### To do
Carry on the reflection about the laundromat bulletin board and the human need for community, starting right after its final line.

>> START Selected text

About a year ago I was doing my laundry at a laundromat in Blue Island, IL, and was neglecting some reading that I needed to do. So I resolved to doing what I usually do when I’m bored – walk around. A lot. It’s also something I do when I need to think. So I started my journey shortly after I put my clothes in the wash and made my way over to this bulletin board for the city.
This bulletin board was quite clustered. Half in Spanish and half in English, it featured all sorts of different ads, some more professional than others. There were apartment rentals, baby sitters looking for work, English lessons, and more. And it seemed like the less professional ones were authored by more desperate persons. For instance, there were some that were typed up, had some pictures, and had tear away telephone numbers. But the ones that really wanted someone to hire them or rent out their apartment were hand written on a scrap of notebook paper. There was this one hand written note that was a self proclaimed baby sitter. Good with kids apparently. I would not be trusting that person with my kids. No chance.
In the middle of this random assortment of want ads was this yellow post it note. And hand written on it was the note: “I am a Latin America man seeking a sincere relationship”, and on it was his phone number.
It took me some time to really process this, but finally I understood what drove this person to actually write that. We’re all looking for relationships, for connection, for community, and this guy didn’t have it, and he was going about it in all the wrong ways.
This desire to belong is normal, it’s necessary, and it’s a part of who we are. The Bible is completely in line with this idea of working together and living in community.
There’s a passage in the book of Ecclesiastes (Ecc. 4:7-12) that says:
7 Again I saw something meaningless under the sun:
8 There was a man all alone;
he had neither son nor brother.

>> END Selected text
>> START Data lines

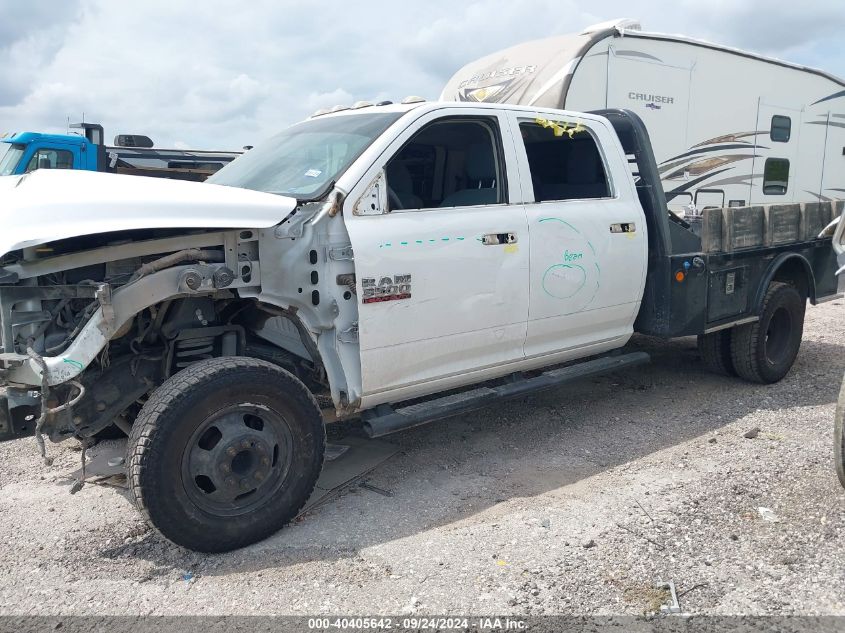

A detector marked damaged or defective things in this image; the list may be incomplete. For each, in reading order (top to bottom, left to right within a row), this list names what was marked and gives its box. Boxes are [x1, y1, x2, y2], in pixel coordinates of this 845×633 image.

>> END Data lines

### Response below
There was no end to his toil,
yet his eyes were not content with his wealth.
“For whom am I toiling,” he asked,
“and why am I depriving myself of enjoyment?”
This too is meaningless—
a miserable business!
9 Two are better than one,
because they have a good return for their work:
10 If one falls down,
his friend can help him up.
But pity the man who falls
and has no one to help him up!
11 Also, if two lie down together, they will keep warm.
But how can one keep warm alone?
12 Though one may be overpowered,
two can defend themselves.
A cord of three strands is not quickly broken.
This idea of being together is what we were created for.
We were created to be connected with people, but more importantly we were also created to be connected with our Maker, with the God of the Bible.
We were created for a constant and consistent relationship with God. See following God is not about showing up to a building for an hour on Sunday. It’s not just about sitting in a ridiculously uncomfortable pew inside the four walls of church. It’s like trying to say that your relationship with your best friend consists of hanging out for an hour a week. When we think this way, we put God in a tiny box.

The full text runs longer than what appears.